Außer mehr Bürokratie kommt überhaupt nichts heraus, meine Damen und Herren.

(Beifall bei der FDP/DVP)

Deshalb ist dieses Modell verfehlt. Wer es durchdenkt, begreift auch, dass es nicht funktioniert.

(Abg. Beate Fauser FDP/DVP: So ist es!)

Kommunale Hebesätze auf die Einkommensteuer und die Körperschaftsteuer gibt es in der Schweiz, gibt es in Dänemark und gibt es in Schweden. Komischerweise aber sind

diese Länder wirtschaftlich besser aufgestellt als wir. Denn Deutschland ist, zumindest seit Sie regieren, Schlusslicht in der Europäischen Union.

Wir wollen das Band zwischen Unternehmen und Gemeinden durch die Umsatzsteueranteile noch enger knüpfen. Denn die Umsatzsteuer soll nach dem FDP-Modell an die Zahl der Arbeitsplätze in den Gemeinden geknüpft werden.

(Beifall bei der FDP/DVP – Abg. Junginger SPD: Ja, 2006!)

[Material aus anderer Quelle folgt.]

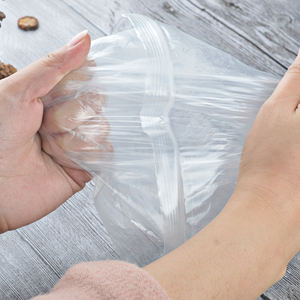 100 mikron 2 mil 2x3 plastik küçük yeniden kapatılabilir poli özel mini kilitli torba temizle kalın açılıp kapanabilir kilitli poşet plastik poşetler - Product Image 6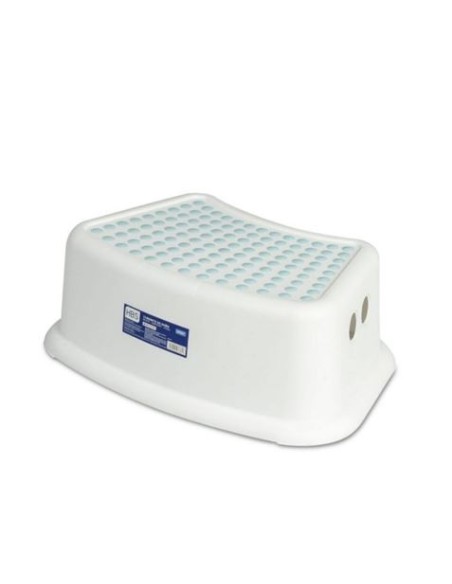 TABURETE DE BAÃ‘O PLASTICO ROCKY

Wie ernst es die Bundesregierung, die ja von Rot-Grün gestellt wird, mit der Entlastung der Gemeinden meint, können Sie allein am Grundsicherungsgesetz sehen, meine Damen und Herren.

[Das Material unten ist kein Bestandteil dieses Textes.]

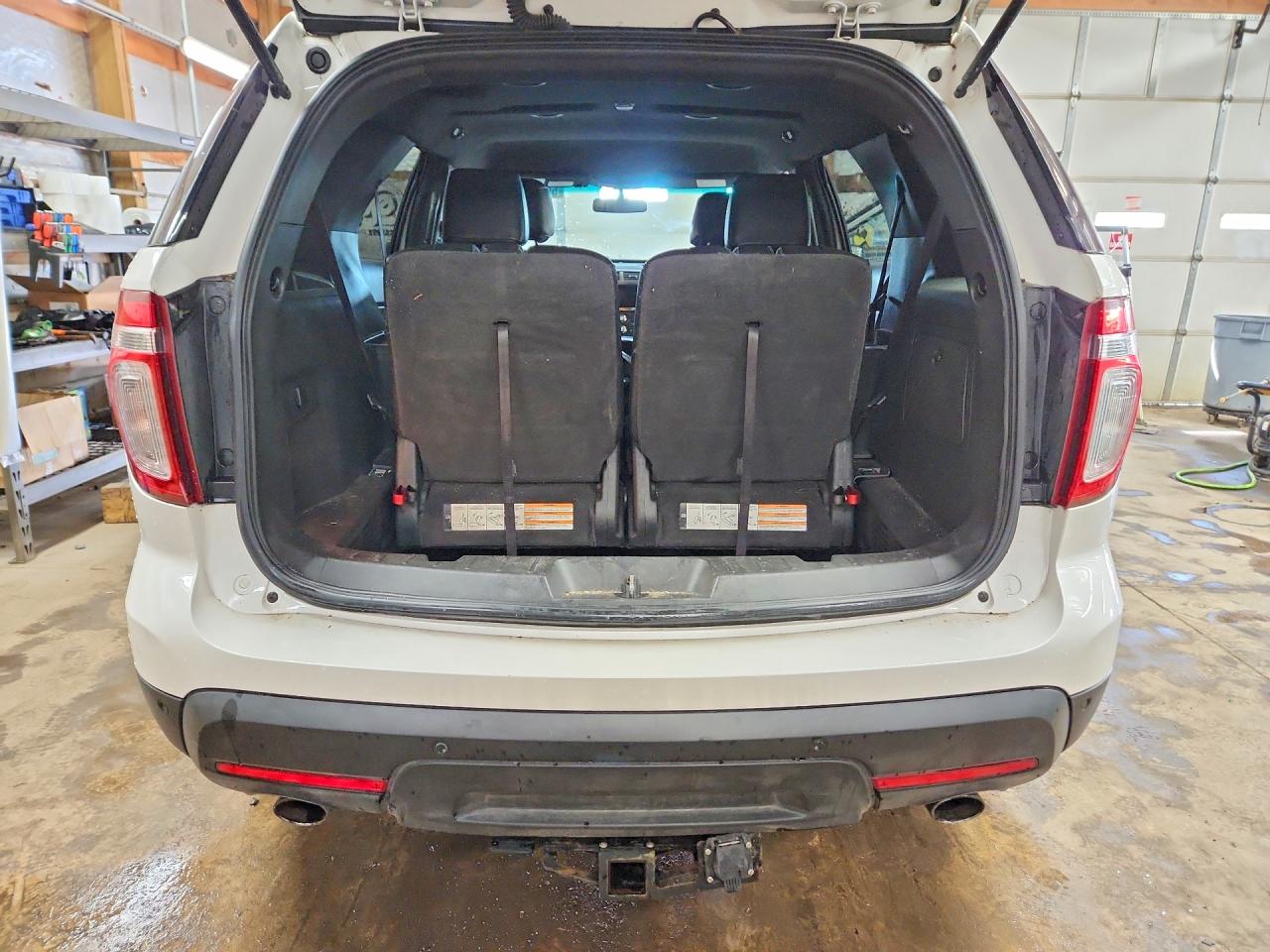 2014 FORD EXPLORER XLT photo 6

(Abg. Beate Fauser FDP/DVP: Ja!)

Daran lassen sich die durch die Bundesregierung nicht gedeckten Ausgaben der Städte und Gemeinden ablesen. Allein in den neun Stadtkreisen des Landes Baden-Württemberg belaufen sich die nicht vom Bund gedeckten Kosten auf 12 Millionen € pro Jahr, meine Damen und Herren.

(Zuruf von der CDU: Das ist unglaublich!)

Das ist das, was Sie machen: Sie beschließen Gesetze, Sie erhöhen Standards, und Sie regulieren immer mehr.

(Abg. Junginger SPD: Jetzt kommt der Rest der Rede!)

Unten aber muss das Ganze erledigt werden. Über die Länder wird es nach unten auf die Städte und Gemeinden delegiert. Das aber kann nicht sein, dem muss Einhalt geboten werden. Anders lässt sich unseren Gemeinden nicht helfen.